Offseason Blog Part 1: Comparing Projection Systems




There have been 3 Floored babies born in the last 4 months. Dean and Jessie welcomed Erin, Josh and Amber had Lilah, and Michael and Amina had George. Erin is in the 97th percentile in body size for her age, Lilah is in the 1st, and George is in the 2nd, so between the three of them we have 100%. 
Now that Fantasy Football season has ended I am able to turn an eye towards, what else, Fantasy Baseball, but not first without pointing out that Floored league members finished 1st (Brian), 2nd (Max – beating Michael in the semis), 3rd (Michael), and 5th (Josh) in the league that 5 Floored league members played in, Matt…well…he had fun in that league. This time of year there isn’t much baseball to follow other than what free agents sign where and to analyze projections to see who is looking undervalued for next year based on past performance, but are those projections worth anything?

First off, what are projections? Projections, in the way that I am referring to them here, are the estimated upcoming year’s stats of a player based on their past performance, the ballpark they play in, and their estimated playing time based on team roster construction and health history.  Projections typically take the past three years of a player’s numbers into account. They can be found on sites like fangraphs.com and basesballreference.com as well as on the Yahoo Fantasy league players page by selecting the ‘Remaining Games (proj)’ filter. There are a number of different websites and fantasy analysts that build their own projection sets, and frequently they differ greatly. 

This season I set off to figure out which projection sets were the most useful based on an observation I had during trade evaluations the last few years: some projections really suck. Here’s the example case:
Hector Neris had just been named closer for the Phillies early in 2017. I had drafted him as an Elite RP but the team closer had a few bad outings early in the year and Neris was named closer. I didn’t have much interest in closers so I wanted to see what hitter I could get for him. Max needed closers and had a hitter off to a bad start, Hanley Ramirez. Yahoo had just started a new feature that year where you could ‘Evaluate [the] Trade’ and see how it affected your projected stats the rest of the year. Despire Neris’s very good 2016 (2.58 ERA and 11.4 k/9), his previous years were not good (ERAs near or over 4.00 and k/9s close to 8). Yahoo was projecting him for an ERA over 4.3 with unimpressive strikeout totals (I forget exactly what they were). It got me thinking that projections were fairly bogus…or at least Yahoo’s were.

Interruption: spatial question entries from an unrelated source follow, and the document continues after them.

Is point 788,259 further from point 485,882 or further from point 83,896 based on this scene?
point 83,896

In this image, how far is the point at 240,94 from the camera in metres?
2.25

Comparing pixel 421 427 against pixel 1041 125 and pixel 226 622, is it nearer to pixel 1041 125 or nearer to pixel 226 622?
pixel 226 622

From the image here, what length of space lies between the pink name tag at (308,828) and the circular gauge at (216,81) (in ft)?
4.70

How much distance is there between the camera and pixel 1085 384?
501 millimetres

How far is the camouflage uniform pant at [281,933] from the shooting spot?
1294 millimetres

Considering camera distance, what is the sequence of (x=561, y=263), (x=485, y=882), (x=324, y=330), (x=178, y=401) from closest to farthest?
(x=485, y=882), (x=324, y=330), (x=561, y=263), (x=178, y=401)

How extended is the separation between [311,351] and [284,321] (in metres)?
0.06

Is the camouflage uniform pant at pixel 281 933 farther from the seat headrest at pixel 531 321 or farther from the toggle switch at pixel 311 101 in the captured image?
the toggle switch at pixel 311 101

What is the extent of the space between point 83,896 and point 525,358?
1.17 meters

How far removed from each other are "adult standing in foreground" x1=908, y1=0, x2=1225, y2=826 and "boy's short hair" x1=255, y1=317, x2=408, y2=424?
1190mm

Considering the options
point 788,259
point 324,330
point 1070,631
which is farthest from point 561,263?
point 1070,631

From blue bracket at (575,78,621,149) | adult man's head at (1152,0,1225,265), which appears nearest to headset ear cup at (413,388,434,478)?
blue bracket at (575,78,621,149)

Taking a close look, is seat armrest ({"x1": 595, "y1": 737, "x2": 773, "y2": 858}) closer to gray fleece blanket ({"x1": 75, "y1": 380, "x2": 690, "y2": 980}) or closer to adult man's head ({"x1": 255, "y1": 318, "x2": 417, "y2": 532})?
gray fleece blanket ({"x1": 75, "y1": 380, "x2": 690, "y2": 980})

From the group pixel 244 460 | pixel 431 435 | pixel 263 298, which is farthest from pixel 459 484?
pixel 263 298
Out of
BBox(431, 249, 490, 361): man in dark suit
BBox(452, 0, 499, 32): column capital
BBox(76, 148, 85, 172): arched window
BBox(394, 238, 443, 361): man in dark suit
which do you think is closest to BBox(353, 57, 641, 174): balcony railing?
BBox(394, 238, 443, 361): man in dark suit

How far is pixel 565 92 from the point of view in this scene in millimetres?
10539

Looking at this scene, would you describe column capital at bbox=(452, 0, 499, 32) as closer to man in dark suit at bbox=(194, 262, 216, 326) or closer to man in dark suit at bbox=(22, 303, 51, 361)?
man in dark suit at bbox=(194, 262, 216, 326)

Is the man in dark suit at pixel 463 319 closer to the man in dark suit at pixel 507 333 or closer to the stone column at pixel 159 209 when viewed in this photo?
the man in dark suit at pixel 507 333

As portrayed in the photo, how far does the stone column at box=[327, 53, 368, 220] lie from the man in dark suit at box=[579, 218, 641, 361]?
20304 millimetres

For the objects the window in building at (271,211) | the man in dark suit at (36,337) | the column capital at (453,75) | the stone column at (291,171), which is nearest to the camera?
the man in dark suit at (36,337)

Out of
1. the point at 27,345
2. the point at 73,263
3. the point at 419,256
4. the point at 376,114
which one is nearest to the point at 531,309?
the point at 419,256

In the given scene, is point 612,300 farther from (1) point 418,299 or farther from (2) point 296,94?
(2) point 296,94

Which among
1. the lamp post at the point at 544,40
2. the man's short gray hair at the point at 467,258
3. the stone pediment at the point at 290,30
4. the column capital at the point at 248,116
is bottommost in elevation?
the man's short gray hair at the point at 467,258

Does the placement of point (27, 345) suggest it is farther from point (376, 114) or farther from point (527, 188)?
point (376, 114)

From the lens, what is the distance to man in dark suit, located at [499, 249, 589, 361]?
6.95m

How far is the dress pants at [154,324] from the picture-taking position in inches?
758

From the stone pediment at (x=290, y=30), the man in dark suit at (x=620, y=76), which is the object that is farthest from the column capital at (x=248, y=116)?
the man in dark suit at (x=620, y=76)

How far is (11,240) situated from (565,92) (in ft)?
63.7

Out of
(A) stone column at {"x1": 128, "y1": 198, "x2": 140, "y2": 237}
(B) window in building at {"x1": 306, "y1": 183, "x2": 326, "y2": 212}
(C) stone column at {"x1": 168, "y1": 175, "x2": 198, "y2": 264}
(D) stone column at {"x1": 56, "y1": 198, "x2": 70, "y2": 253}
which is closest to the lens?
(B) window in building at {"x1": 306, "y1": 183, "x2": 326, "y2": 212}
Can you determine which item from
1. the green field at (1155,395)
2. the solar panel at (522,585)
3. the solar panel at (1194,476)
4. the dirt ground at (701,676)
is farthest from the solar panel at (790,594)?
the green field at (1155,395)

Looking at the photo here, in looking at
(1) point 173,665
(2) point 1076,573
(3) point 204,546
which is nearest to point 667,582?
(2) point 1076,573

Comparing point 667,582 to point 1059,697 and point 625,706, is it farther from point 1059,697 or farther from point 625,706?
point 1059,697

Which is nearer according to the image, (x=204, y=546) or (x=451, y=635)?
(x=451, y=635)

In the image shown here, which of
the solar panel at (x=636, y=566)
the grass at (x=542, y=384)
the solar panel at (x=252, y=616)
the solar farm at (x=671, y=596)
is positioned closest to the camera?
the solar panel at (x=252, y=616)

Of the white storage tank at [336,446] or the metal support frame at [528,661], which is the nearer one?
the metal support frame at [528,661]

This had been the first year I really dove into Fangraph’s projections. I had watched Dean the year before with his Excel sheets on draft day, striking guys from his list as they went along. I had listened to podcasts where the announcers talked about projecting stats and not being overly reactive to hot or cold starts based on players’ past performances and it all somewhat clicked…but there are faults in the logic.

Projections cannot capture skill changes quickly or when injuries affected past performance or are lurking in the future. When Aaron Judge changed in swing in the offseason after 2016, there was no three years worth of data to capture what was to come. When Xander Bogaerts was hurt in 2017, there was no model to simulate what he would set right in 2018. When a fastball is coming at Giancarlo Stanton’s wrist…seemingly every year…there is no predictive stat that will tell you on what date it will occur. These are not what projections are for.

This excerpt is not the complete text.